The data will be stored on a server maintained and controlled by VOLZ, located in Portugal, and Cloud service providers based in the European Union.
Security is always monitored in terms of infrastructure and data access. Access is restricted and protected by various access management and encryption tools, with the aim that unauthorized third parties do not have access. The risk of loss/destruction is thus minimized, but not eliminated and there is always the possibility of illegal access to the data. In this case, leakage retention measures will be implemented.
Rights of the data subject
Right to information – at the moment of collection or processing of personal data, the holder of the personal data has the right to be informed about the purpose of the processing, the person responsible for the processing, the entities to which the data may be communicated, the conditions of access and rectification, and which compulsory and optional data will be collected.
Right of access – the holder of the personal data has the right to access them, without restrictions or delay, as well as to know what information is available about the origin of the data, the purposes of the processing, and its communication to third parties.
Right of rectification – the holder has the right to demand that the data concerning him/her is accurate and up-to-date, and may at any time request its rectification from the data controller.
Right of erasure – the data subject has the right to have their data no longer processed, erased, and deleted, under certain conditions, in the event of:
- They are no longer necessary for the purpose for which they were collected;
- The data subjects withdraw their consent or oppose the processing of the data;
- If the processing of the data does not comply with the legal provisions.
Right to restriction of processing – the data subject has the right to have their data limited to what is essential for the purpose of the processing.

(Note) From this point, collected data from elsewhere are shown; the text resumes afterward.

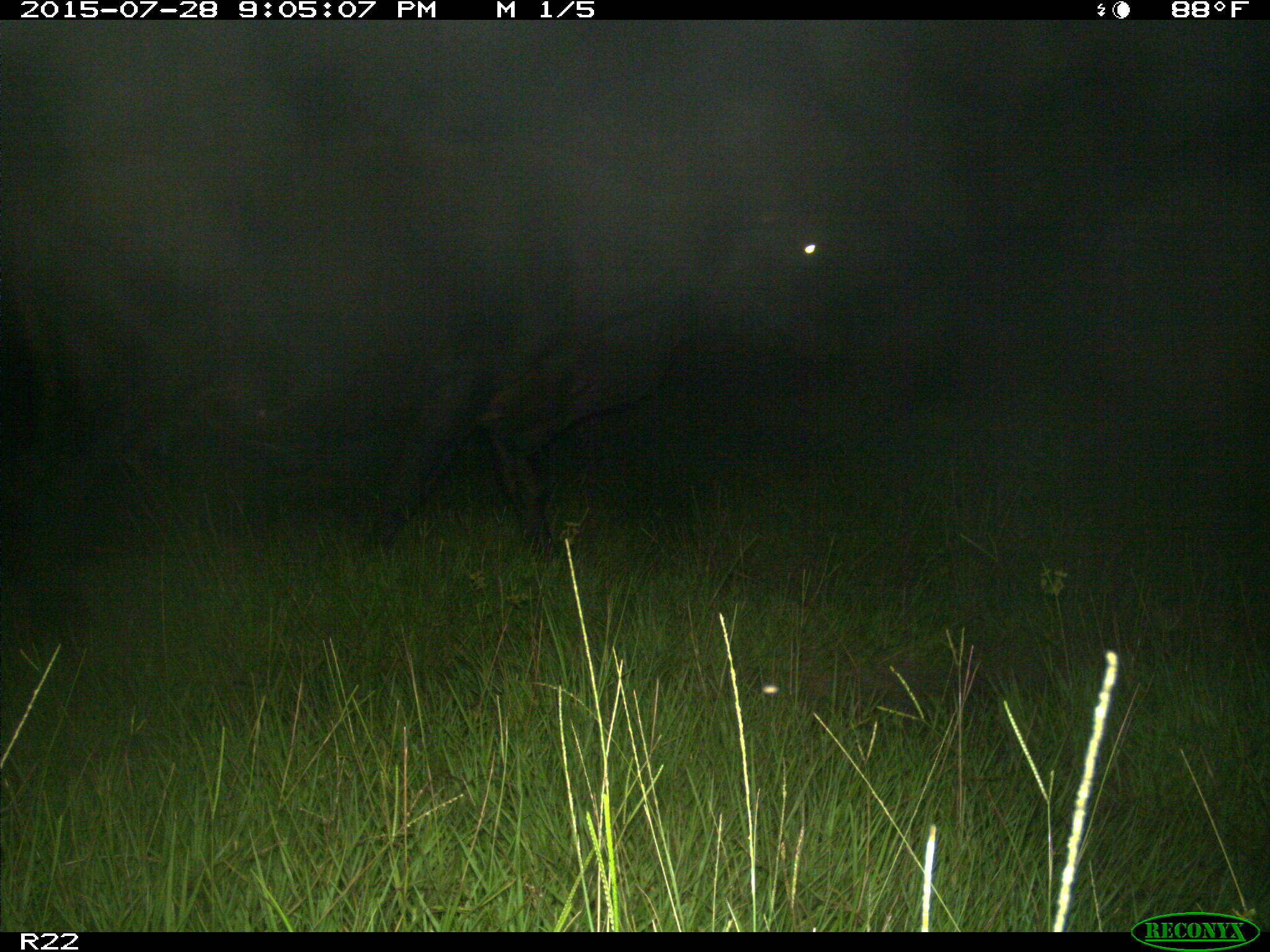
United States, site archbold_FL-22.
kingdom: Animalia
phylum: Chordata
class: Mammalia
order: Artiodactyla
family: Bovidae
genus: Bos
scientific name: Bos taurus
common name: domestic cow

Right to data portability (data transfer) – the data subject has the right to receive his/her data or to request the transmission of his/her data to another entity that becomes the new controller of his/her personal data (only if technically possible).
Right to object – the data subject has the right to object, at his or her request and free of charge, to the processing of his or her personal data for the purposes of direct marketing or any other form of prospecting and that his or her personal data be communicated to third parties unless otherwise provided by law.
Right not to be subject to automated decisions or profiling – As a data subject, you have the right not to be subject to any decision taken solely on the basis of automated processing, including profiling.
Right to know about the existence of a data breach – the personal data subject has the right to be informed if there is any security breach that compromises his/her data.
Right to complain to the supervisory authority – the personal data subject has the right to complain not only to the company’s personal data controller but also to the supervisory authority, the National Commission for Data Protection (CNPD).
You also have the right to withdraw or change, at any time, the consent you have given us to use your personal data, where this has legitimised the use of the data.
Obligations of the entities involved in the data processing
Each of the entities involved in the processing of your data is obliged to comply with the applicable legislation on data protection, in particular with regard to the security and confidentiality of processing.
Those responsible for processing personal data, as well as those who, in the course of their duties, have knowledge thereof, shall be bound by professional secrecy, in accordance with the law.
Contact Data Protection Officer
If you have any questions or if you wish, at any time, to speak to the Data Protection Officer, you may exercise this right by contacting us using the means available on the contact page.